Au matin du 23 février, Julien et Théophile m'avaient rejoint Porte de Vincennes, afin de faire route ensemble jusqu'au Crotoy. Ce devait être une journée d'espoir, motivante et gratifiante, qui marquerait le début du coeur de notre préparation et les travaux sur le bateau. Elle s'acheva pourtant sur une désillusion cruelle.

Dès notre arrivée, plein d'entrain, nous nous étions atteliés à la conception de la capote de rouf destinée à nous protéger du vent. Il s’agissait de définir sa forme générale, puis de la maquetter à l'échelle 1, sur le bateau.

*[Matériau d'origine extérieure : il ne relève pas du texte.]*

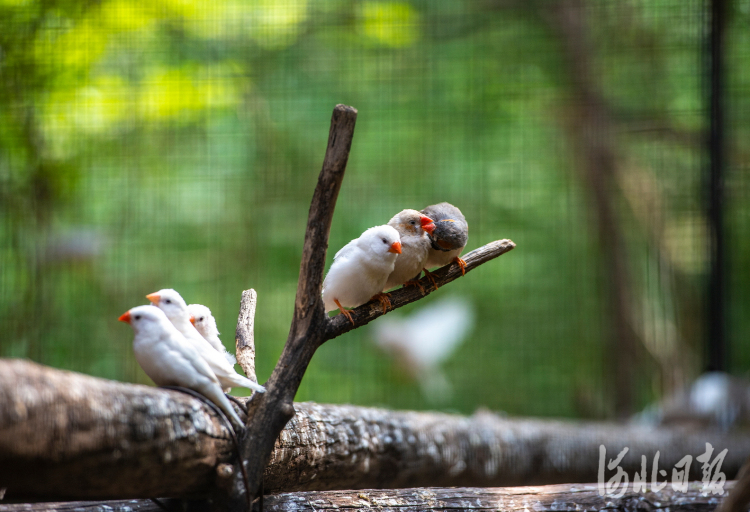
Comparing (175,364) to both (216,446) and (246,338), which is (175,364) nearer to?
(216,446)

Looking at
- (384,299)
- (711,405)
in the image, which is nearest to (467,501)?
(384,299)

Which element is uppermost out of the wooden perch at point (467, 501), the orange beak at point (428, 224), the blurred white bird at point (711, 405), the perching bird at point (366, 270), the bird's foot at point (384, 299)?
the orange beak at point (428, 224)

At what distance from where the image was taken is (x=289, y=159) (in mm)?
2895

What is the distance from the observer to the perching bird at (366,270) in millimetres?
1023

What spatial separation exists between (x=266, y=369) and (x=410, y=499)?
189cm

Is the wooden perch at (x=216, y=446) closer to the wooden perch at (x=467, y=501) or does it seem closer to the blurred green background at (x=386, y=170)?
the wooden perch at (x=467, y=501)

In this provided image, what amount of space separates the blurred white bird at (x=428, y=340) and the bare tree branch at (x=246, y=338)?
5.89ft

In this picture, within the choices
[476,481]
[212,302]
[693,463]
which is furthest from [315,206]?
[212,302]

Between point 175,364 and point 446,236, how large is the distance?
54 centimetres

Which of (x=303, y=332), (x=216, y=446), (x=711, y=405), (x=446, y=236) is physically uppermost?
(x=446, y=236)

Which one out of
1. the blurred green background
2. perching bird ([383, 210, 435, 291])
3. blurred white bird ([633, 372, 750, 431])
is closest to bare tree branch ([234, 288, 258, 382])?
perching bird ([383, 210, 435, 291])

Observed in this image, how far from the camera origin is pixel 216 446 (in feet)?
2.27

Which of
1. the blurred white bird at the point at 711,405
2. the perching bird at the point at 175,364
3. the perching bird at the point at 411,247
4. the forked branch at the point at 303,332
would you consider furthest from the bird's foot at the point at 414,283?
the blurred white bird at the point at 711,405

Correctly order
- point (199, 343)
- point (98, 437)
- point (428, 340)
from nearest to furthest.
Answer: point (98, 437)
point (199, 343)
point (428, 340)
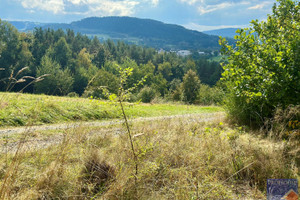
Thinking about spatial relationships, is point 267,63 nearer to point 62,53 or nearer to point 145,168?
point 145,168

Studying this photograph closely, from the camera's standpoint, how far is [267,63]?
6.46 metres

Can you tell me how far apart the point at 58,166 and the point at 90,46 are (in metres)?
120

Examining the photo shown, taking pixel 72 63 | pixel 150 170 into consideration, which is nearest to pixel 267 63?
pixel 150 170

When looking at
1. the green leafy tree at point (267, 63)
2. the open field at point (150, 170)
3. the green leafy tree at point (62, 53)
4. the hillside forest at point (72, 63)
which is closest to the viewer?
the open field at point (150, 170)

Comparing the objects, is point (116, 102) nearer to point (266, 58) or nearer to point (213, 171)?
point (213, 171)

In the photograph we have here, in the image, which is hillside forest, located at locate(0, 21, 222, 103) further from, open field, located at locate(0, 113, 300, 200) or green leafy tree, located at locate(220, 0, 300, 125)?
open field, located at locate(0, 113, 300, 200)

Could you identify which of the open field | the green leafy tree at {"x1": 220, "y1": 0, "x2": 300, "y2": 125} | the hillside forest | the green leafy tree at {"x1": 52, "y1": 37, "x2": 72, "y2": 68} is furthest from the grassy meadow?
the green leafy tree at {"x1": 52, "y1": 37, "x2": 72, "y2": 68}

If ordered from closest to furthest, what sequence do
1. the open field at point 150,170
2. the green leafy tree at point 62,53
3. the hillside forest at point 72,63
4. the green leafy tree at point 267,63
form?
the open field at point 150,170, the green leafy tree at point 267,63, the hillside forest at point 72,63, the green leafy tree at point 62,53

Nous étions à la maison en fin d'après-midi pour planifier notre travail des jours à venir. Je souhaitais que nous réfléchissions à un plan B, voire un plan C, en cas de modifications des conditions sanitaires et administratives en Norvège, ou d'un autre écueil susceptible de contrevenir à nos plans initiaux. Le Groenland ? La Baltique ?

Brutalement, au hasard d'une recherche un site du ministère de la santé norvégien, la discussion se fait fit légère. La Norvège avait fermé ses frontières aux étrangers. La réflexion sur un plan B devenait réflexion sur un plan A...


Des travaux

*7 mars 2021

Nous allons devoir travailler dur cette semaine, pour conclure les quatre chantiers principaux : capote de rouf, chauffage, régulateur, isolation.*

La capote ne sera fixée au rouf que mi-avril, et le régulateur d'allures ne sera définitivement monté que début mai, en Norvège. Entre temps, nous nous s’intoxiquions à la résine polyester, cédions à quelques achats compulsifs et honteux sur Amazon Prime et nous plongions dans la psychologie de Mr John Fleming, inventeur du régulateur “Hebridean” et dessinateur des plans que nous tentons de vivre. Je le reconnais, j'ai tendance à être un petit peu optimiste dans mes estimations temporelles.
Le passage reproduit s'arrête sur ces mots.